ECE 5745 Section 4: TinyRV2 Accelerators

Table of Contents

Introduction

In this section, we will be discussing how to implement a simple medium-grain accelerator. Fine-grain accelerators are tightly integrated within the processor pipeline (e.g., a specialized functional unit for bit-reversed addressing useful in implementing an FFT), while coarse-grain accelerators are loosely integrated with a processor through the memory hierarchy (e.g., a graphics rendering accelerator sharing the last-level cache with a general-purpose processor). Medium-grain accelerators are often integrated as co-processors: the processor can directly send/receive messages to/from the accelerator with special instructions, but the co-processor is relatively decoupled from the main processor pipeline and can also independently interact with memory.
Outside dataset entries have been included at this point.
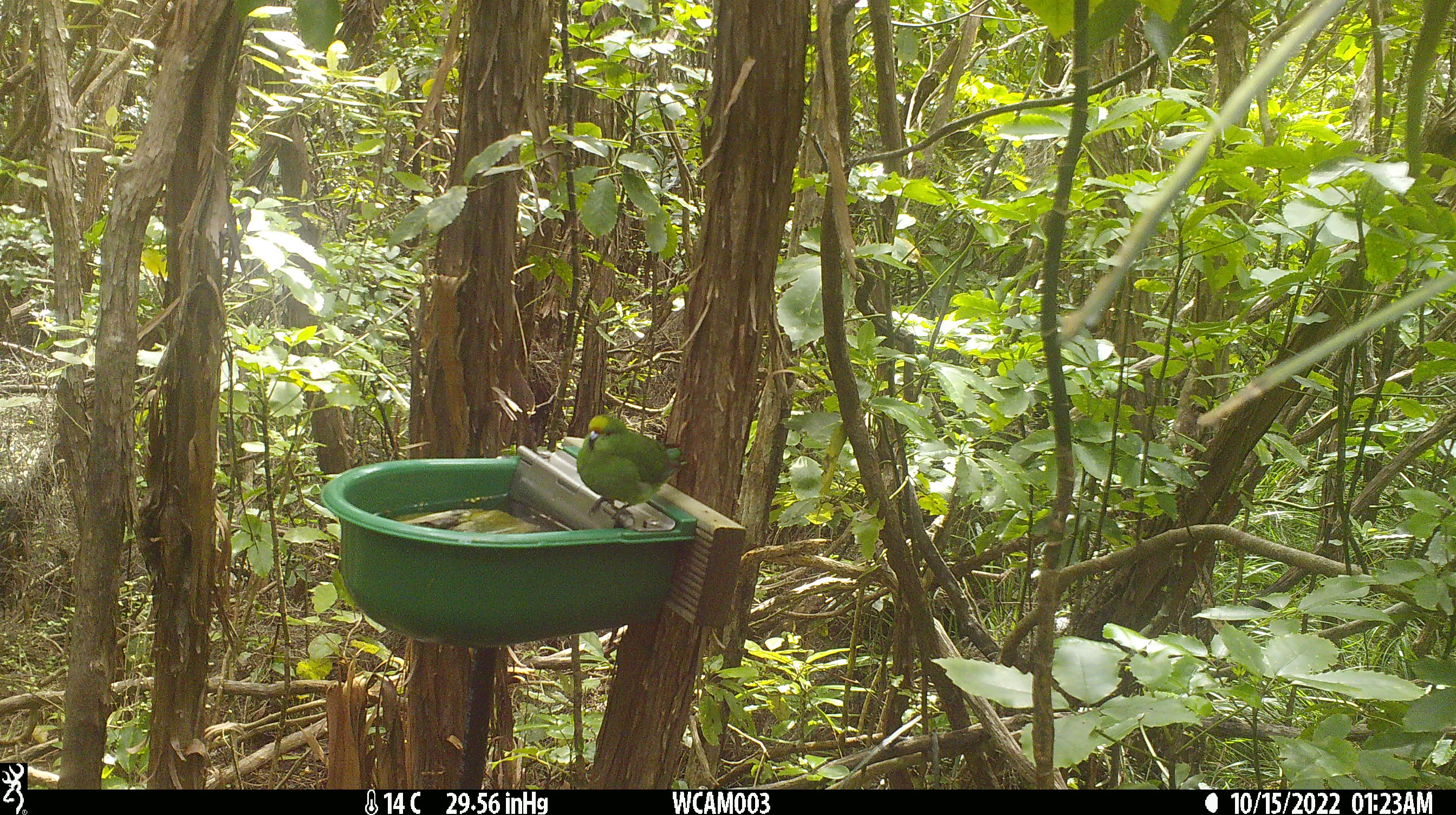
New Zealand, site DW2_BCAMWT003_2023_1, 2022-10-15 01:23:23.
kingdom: Animalia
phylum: Chordata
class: Aves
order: Psittaciformes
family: Psittaculidae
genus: Cyanoramphus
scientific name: Cyanoramphus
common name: parakeet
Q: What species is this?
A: Parakeet (Cyanoramphus).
To illustrate how to implement a medium-grain accelerator, we will be working on a simple “accumulation” accelerator that adds all of the values in an array stored in memory. A much more detailed tutorial that illustrates a vector-vector-add accelerator including how to push a complete processor, memory, and accelerator system will be posted on the public course website shortly.
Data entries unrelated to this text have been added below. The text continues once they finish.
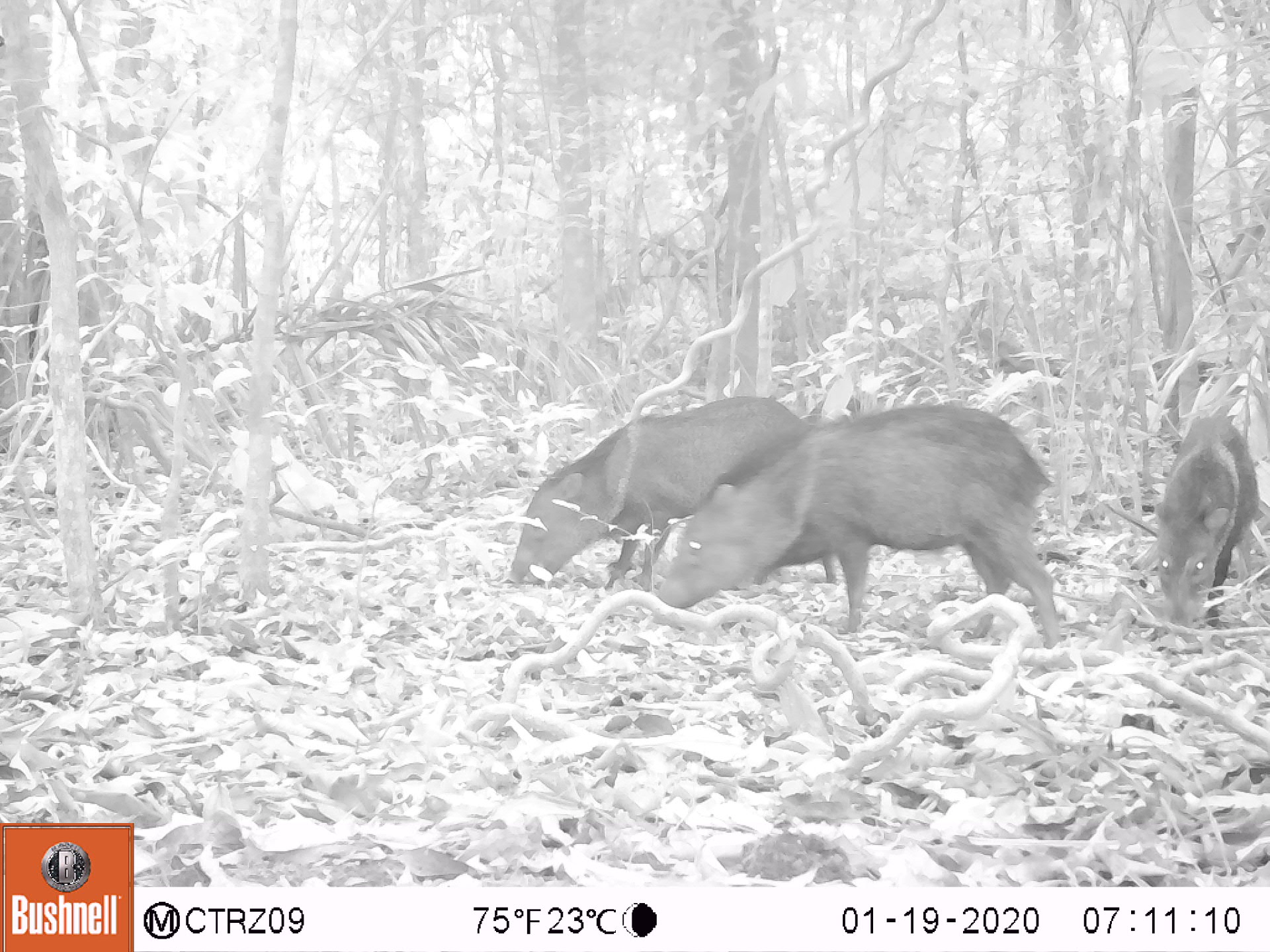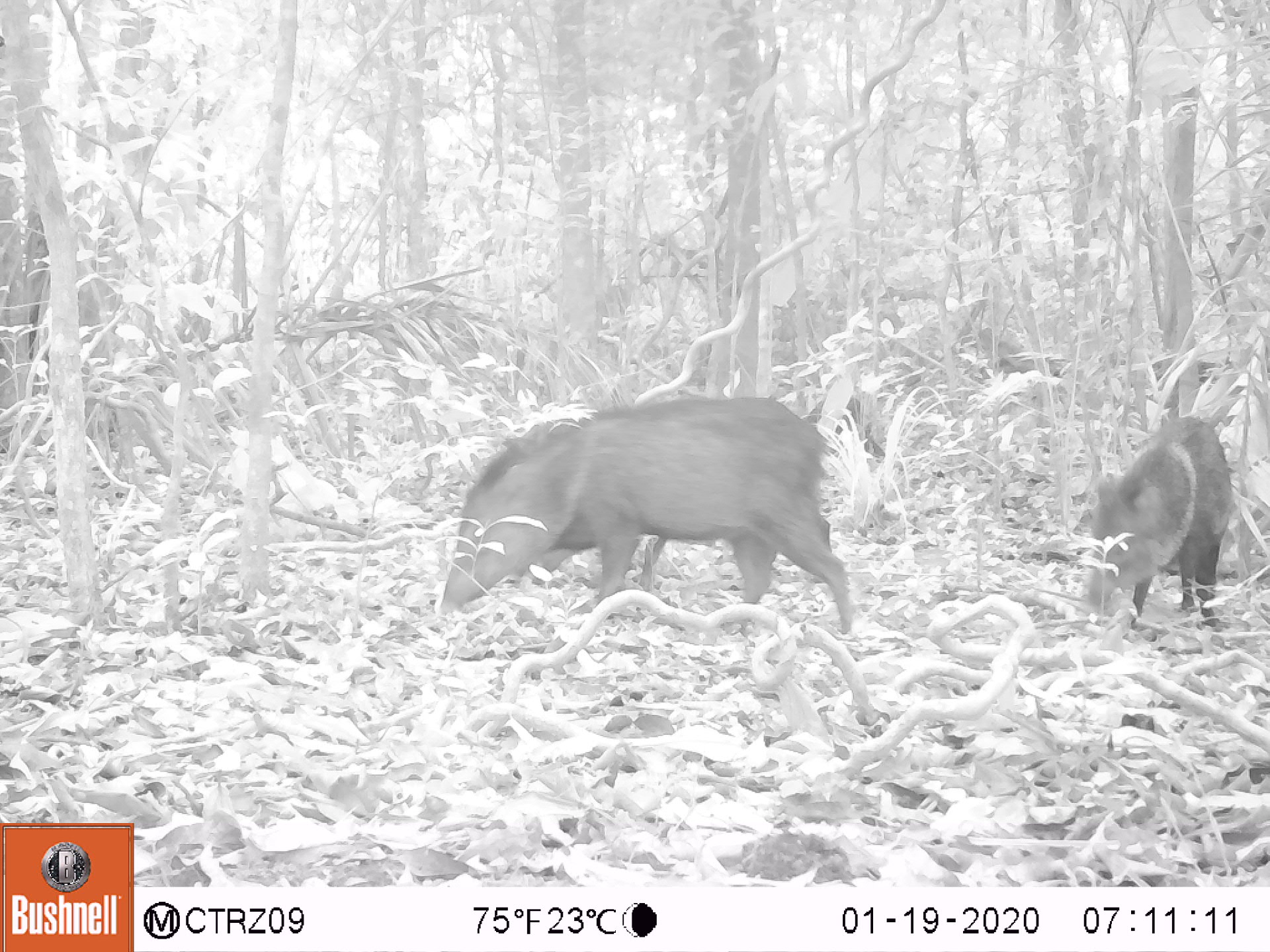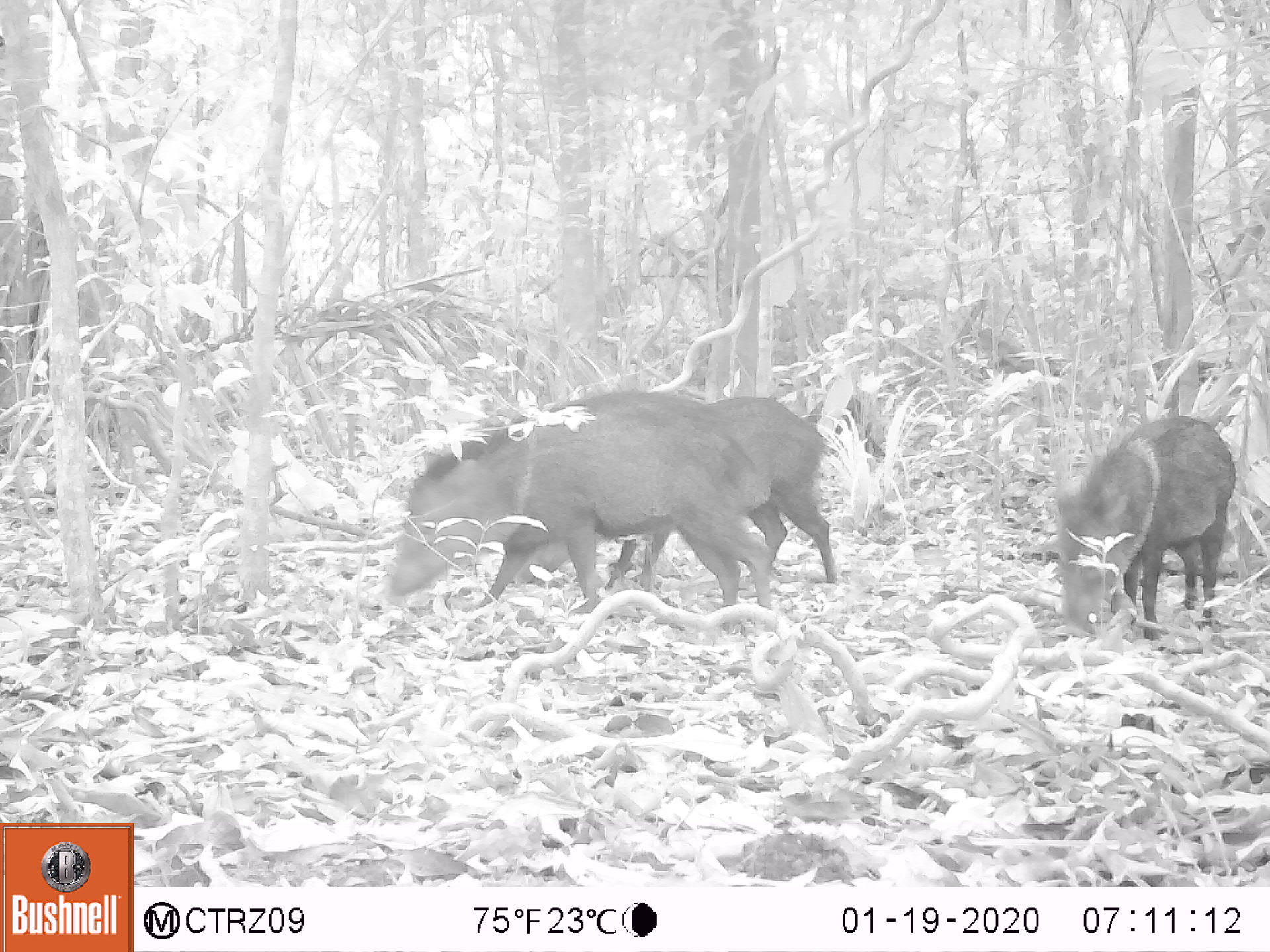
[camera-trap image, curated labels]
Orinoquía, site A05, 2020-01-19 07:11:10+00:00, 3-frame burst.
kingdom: Animalia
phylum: Chordata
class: Mammalia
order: Artiodactyla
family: Tayassuidae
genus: Pecari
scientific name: Pecari tajacu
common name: collared peccary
Collared peccary (Pecari tajacu).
The first step is to access ecelinux. You can use VS Code for working at the command line. We won’t need to use Linux applications with a GUI, so there is no need to use X2go, MobaXterm, or Mac Terminal with XQuartz. Once you are at the ecelinux prompt, source the setup script, clone this repository from GitHub, and define an environment variable to keep track of the top directory for the project.

NOTE: You need to use the --2022 command line option with the setup script since the code in this repo has not been updated to work with the 2023 environment.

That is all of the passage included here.